Wat literaire beeldspraak en taalspel betreft, maakt Hermans het de vertaler in zijn donkere kamer niet erg moeilijk. Misschien omdat er zo weinig van voorkomt, hecht de vertaling er (te) weinig waarde aan. Twee voorbeelden ter illustratie: ‘Kalm afwachten is het parool, zegt hij. Lees maar liever hier dit illegale krantje, het laatste nummer van Het Parool.’ Dit wordt in het Duits: ‘Ruhig abwarten ist das beste, sagt er. Hier, lies lieber dieses Widerstandsblatt, die letzte Nummer von Het Parool.’ Wanneer Osewoudt samen met de kleine Walter in Amsterdam arriveert en op het perron zijn naam wordt omgeroepen, zegt het jongetje:

- Het is een rare naam. Zou het Osewoudt echt bestaan? Zou het een groot bos wezen?
- Nee het bestaat helemaal niet. Ik heb er nooit van gehoord. Het is alleen maar een gekke naam!

Hiervan blijft in het Duits alleen het zinnetje ‘Osewoudt ist ein komischer Name’ over, dat ook maar beter achterwege had kunnen blijven, want geïsoleerd wekt het alleen irritatie op. Bovendien moet er voor dit vertaalprobleempje toch wel een creatieve oplossing te bedenken zijn geweest, anders waren hele boeken onvertaald gebleven.

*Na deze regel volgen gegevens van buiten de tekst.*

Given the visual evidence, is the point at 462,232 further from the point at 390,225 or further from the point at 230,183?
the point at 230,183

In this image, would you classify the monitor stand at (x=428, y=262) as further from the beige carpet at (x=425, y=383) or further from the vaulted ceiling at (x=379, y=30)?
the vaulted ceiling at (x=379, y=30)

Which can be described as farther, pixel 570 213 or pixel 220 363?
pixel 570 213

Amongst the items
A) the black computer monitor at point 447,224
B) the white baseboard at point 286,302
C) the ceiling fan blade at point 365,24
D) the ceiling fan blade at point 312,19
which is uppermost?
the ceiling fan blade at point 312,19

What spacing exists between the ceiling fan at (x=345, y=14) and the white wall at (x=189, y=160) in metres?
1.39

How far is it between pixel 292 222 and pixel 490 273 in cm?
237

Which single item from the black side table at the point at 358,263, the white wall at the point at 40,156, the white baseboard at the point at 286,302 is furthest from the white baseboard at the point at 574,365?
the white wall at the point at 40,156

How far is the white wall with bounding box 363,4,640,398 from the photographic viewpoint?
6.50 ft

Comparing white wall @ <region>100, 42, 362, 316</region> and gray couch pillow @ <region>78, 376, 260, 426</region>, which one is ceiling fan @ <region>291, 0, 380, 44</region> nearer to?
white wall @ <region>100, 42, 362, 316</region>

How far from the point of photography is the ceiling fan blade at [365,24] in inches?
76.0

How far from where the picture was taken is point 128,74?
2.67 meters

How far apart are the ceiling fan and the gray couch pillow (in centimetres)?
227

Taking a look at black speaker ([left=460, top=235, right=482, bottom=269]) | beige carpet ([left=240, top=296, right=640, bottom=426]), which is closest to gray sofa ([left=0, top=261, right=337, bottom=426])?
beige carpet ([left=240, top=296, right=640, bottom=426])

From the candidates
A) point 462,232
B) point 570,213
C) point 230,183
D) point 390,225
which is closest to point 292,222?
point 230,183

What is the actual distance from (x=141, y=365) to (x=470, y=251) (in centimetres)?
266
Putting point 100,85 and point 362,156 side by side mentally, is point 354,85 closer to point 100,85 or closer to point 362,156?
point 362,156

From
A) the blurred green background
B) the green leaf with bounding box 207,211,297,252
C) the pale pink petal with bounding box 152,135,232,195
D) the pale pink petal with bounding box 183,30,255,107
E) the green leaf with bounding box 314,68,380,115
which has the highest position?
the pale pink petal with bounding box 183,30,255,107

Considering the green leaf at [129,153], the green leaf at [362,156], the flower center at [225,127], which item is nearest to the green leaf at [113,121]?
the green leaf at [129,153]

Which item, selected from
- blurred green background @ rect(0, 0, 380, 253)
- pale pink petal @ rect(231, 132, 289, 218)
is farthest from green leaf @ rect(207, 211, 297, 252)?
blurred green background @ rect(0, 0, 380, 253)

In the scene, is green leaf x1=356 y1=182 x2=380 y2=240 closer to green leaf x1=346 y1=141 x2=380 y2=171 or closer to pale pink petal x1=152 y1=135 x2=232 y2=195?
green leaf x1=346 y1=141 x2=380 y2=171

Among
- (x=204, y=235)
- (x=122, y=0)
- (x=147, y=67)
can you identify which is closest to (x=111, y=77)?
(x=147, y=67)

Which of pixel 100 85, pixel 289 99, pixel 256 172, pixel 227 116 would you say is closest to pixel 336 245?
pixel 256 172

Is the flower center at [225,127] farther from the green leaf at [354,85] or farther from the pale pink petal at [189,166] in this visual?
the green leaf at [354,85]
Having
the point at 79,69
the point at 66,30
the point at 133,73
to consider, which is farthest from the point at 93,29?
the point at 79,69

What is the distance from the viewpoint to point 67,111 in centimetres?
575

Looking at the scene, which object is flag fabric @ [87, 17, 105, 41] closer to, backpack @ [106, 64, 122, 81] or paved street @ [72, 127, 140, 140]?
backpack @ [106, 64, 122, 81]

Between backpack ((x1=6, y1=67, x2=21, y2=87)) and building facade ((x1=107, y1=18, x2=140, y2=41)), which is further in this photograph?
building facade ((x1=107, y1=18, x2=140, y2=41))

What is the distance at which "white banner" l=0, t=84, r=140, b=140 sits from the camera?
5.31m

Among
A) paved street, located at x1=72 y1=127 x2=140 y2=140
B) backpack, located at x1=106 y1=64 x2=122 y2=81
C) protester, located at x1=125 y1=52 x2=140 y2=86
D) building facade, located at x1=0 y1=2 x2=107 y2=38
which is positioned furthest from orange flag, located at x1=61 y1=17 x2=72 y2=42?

 Het is allerminst de bedoeling om met deze luttele kritische opmerkingen de positieve indruk die de vertaling als geheel achterlaat te relativeren. De kwaliteit van de vertaling samen met het heuglijke feit dat er eindelijk een serieuze aanloop is genomen voor een meerdelige Duitse Hermans-uitgave, zijn dan ook de voornaamste redenen geweest om Die Dunkelkammer des Damokles te kiezen als de meest opvallende Duitse vertaling van een Nederlands literair werk in 2001.
 

Willem Frederik Hermans, Die Dunkelkammer des Damokles. Roman. Aus dem Niederländischen von Waltraud Hüsmert. Mit einem Nachwort von Cees Nooteboom. Leipzig: Gustav Kiepenheuer Verlag, 2001.